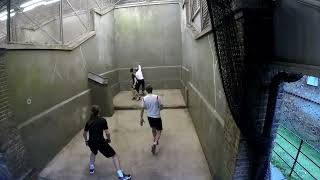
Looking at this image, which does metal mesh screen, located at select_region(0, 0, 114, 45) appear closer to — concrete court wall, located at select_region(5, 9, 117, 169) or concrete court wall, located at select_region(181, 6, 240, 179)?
concrete court wall, located at select_region(5, 9, 117, 169)

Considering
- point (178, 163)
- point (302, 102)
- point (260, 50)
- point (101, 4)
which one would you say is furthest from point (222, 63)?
point (101, 4)

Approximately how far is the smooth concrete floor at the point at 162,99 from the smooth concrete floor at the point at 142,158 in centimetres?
224

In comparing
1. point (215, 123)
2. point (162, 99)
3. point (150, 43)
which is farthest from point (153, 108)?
point (150, 43)

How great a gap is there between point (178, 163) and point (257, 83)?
368cm

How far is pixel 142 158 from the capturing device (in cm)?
734

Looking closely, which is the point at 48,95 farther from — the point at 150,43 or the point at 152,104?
the point at 150,43

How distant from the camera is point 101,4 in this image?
13523mm

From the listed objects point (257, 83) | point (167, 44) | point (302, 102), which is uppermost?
point (167, 44)

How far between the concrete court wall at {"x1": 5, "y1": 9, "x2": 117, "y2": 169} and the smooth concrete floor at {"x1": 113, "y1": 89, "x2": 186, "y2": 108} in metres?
2.10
□ □ □ □ □ □ □
- **Task details**: Rewrite all of the material above with every "smooth concrete floor" changed to "polished concrete floor" and everything else left as it is. Leave out the pictures.

- **Result below**:
Looking at this image, which does metal mesh screen, located at select_region(0, 0, 114, 45) appear closer to — concrete court wall, located at select_region(5, 9, 117, 169) or concrete court wall, located at select_region(181, 6, 240, 179)?
concrete court wall, located at select_region(5, 9, 117, 169)

Considering
- point (178, 163)
- point (302, 102)
- point (260, 50)
- point (101, 4)
which one would you say is furthest from point (222, 63)?
point (101, 4)

Approximately how far is the polished concrete floor at the point at 162,99 from the polished concrete floor at the point at 142,158 in centimetres?
224

In comparing
1. point (215, 123)
2. point (162, 99)
3. point (150, 43)
which is farthest from point (153, 108)?
point (150, 43)

How great a gap is there between point (178, 163) and point (257, 83)?
368cm

How far is pixel 142 158 from the capturing device (in cm)?
734

Looking closely, which is the point at 48,95 farther from — the point at 150,43 or the point at 152,104?
the point at 150,43

How distant from the camera is point 101,4 in this image?
13523mm

From the listed objects point (257, 83) | point (167, 44) | point (302, 102), which is uppermost?
point (167, 44)

How far between the concrete court wall at {"x1": 5, "y1": 9, "x2": 117, "y2": 169} and the polished concrete floor at {"x1": 113, "y1": 89, "x2": 186, "y2": 108} in metres?
2.10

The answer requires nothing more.